◆ Consignes et exigences ◆
Recopiez à l'identique, s'il vous plaît, le passage de l'extrait sur le temps perdu compris entre "Cours toujours" et "trajet, temps d'attente.", bornes incluses.

◆ Extrait du document ◆
#####

Cours toujours
S'il y a une certitude que j'ai acquise en hypokhâgne c'est que le temps perdu ne se rattrape jamais. Temps de travail, temps de détente, temps de vacances, temps de sommeil, temps d'amour, temps de lecture, temps de trajet, temps d'attente.
Quand je cède aux caresses de S. et que je cesse de travailler, je sais pertinemment que je ne rattraperai jamais le retard que je prends sur mes devoirs.
Quand je refuse un café, ou un déjeuner avec une amie "d'avant", j'ai conscience de perdre du temps d'amitié et accessoirement,je prends toujours le risque de perdre une amie. J'ai toujours un doute quand je dis non. Je me demande combien de temps les gens accepteront que je sois indisponible, toujours occupée, toujours débordée, toujours amoureuse, toujours au théâtre, toujours "déjà avec unetelle" . Tout en regrettant de briller par mon absence, de rater des moments importants dans la vie des unes et des autres, je sais que je fais le "bon" choix. Un choix raisonnable pour l'hypokhâgne, pour Sciences-po,pour mon temps de sommeil, aussi.

#####

Enregistrements bruts
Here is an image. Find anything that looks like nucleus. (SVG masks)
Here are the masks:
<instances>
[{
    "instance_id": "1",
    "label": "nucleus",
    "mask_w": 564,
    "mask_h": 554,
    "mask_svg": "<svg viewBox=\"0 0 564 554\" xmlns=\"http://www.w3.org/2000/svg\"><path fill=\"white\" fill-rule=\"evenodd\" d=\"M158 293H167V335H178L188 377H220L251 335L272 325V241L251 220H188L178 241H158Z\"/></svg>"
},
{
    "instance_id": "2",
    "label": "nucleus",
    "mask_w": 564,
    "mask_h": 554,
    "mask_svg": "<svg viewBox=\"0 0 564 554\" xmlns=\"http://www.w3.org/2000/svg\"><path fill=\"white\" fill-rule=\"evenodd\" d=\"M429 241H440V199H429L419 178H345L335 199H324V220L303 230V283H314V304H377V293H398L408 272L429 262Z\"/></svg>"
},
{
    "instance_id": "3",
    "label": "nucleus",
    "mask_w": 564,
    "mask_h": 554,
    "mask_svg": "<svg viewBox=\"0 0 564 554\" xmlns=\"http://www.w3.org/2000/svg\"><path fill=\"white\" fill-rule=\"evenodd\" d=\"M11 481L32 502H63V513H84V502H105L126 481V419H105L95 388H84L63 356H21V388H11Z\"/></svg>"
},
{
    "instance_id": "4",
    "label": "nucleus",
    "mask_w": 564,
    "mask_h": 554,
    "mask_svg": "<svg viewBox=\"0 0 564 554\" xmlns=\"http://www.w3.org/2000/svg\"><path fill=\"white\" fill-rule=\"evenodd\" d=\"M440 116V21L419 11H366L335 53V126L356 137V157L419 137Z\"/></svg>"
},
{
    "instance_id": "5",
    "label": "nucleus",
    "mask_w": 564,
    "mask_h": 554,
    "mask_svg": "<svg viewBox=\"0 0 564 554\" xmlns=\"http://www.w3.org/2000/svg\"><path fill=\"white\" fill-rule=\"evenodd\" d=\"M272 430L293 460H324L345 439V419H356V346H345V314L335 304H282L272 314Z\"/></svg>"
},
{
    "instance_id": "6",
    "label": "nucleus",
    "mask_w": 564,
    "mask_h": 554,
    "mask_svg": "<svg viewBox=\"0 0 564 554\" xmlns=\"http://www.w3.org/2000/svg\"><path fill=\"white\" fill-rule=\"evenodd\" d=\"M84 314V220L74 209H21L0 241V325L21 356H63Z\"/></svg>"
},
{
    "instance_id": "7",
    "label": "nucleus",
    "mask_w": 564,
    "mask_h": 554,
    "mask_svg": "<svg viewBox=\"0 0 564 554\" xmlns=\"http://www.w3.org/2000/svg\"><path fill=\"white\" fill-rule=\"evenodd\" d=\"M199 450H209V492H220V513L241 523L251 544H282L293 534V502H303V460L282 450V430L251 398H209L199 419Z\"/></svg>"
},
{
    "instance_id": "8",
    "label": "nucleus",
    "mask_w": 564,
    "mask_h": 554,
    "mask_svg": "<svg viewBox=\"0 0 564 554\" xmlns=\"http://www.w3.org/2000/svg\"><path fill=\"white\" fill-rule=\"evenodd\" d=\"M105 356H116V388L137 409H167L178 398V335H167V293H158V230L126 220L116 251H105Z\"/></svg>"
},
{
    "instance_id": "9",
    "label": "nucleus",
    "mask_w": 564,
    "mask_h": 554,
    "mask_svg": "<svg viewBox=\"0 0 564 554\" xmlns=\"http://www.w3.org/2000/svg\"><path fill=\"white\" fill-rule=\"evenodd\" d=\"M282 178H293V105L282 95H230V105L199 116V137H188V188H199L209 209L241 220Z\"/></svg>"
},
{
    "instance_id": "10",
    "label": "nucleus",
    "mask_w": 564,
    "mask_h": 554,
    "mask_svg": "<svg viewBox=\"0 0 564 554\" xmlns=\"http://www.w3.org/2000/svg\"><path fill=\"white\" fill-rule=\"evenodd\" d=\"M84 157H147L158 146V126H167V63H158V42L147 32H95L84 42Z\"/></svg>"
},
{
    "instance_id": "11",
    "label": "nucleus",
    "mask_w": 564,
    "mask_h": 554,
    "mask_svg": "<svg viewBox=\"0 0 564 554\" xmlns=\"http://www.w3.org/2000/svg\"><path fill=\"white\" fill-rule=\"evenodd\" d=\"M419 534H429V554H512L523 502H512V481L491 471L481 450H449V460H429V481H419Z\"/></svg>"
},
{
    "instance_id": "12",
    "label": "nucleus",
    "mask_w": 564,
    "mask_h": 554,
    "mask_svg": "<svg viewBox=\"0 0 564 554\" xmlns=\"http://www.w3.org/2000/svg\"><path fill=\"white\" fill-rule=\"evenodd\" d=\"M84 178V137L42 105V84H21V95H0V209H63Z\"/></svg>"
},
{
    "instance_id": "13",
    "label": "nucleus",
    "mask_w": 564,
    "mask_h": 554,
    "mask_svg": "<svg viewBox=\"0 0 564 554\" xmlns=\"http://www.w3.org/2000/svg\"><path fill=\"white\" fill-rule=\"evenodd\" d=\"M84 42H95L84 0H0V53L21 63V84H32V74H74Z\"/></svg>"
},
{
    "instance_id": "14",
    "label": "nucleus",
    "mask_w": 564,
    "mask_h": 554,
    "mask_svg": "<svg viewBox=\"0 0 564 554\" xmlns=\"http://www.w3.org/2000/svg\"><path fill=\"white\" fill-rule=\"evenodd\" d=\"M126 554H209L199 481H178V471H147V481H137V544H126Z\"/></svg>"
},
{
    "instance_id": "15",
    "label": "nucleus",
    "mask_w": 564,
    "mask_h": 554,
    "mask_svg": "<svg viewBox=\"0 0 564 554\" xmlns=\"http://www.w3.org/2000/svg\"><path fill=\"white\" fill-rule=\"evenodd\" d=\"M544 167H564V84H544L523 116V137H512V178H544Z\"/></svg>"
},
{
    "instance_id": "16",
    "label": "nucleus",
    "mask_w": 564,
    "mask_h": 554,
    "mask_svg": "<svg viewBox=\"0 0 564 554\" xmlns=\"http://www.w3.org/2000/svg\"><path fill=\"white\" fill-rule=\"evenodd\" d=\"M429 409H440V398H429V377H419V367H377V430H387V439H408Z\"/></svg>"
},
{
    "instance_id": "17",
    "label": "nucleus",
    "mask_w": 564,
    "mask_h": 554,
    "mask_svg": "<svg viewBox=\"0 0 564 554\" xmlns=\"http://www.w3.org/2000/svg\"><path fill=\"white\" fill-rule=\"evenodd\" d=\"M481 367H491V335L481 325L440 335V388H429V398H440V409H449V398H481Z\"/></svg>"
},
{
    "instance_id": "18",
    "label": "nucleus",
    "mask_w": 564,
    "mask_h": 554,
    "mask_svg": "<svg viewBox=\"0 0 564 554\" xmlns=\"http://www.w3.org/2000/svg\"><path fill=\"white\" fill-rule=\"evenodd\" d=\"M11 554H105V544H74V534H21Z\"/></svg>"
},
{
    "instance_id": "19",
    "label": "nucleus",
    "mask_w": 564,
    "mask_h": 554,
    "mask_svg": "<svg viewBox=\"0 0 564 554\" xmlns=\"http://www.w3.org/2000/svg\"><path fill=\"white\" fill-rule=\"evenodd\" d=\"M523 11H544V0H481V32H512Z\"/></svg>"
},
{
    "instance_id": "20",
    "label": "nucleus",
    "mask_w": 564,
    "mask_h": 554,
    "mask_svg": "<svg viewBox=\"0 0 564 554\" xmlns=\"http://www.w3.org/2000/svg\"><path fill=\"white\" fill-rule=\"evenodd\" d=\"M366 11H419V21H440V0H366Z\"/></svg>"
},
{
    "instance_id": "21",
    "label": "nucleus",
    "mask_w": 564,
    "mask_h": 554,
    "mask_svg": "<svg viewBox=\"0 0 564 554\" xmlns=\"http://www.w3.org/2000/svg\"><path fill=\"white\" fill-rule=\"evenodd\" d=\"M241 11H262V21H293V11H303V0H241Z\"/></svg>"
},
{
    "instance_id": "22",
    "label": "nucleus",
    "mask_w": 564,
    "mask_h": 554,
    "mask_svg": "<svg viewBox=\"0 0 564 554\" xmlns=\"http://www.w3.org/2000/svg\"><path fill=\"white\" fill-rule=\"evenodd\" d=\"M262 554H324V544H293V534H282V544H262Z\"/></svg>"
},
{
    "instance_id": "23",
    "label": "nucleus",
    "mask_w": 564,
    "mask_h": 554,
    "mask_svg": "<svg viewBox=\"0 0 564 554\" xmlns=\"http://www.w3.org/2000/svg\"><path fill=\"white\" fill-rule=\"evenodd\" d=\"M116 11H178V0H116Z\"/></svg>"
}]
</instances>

#####

◆ Solution complète ◆
Cours toujours
S'il y a une certitude que j'ai acquise en hypokhâgne c'est que le temps perdu ne se rattrape jamais. Temps de travail, temps de détente, temps de vacances, temps de sommeil, temps d'amour, temps de lecture, temps de trajet, temps d'attente.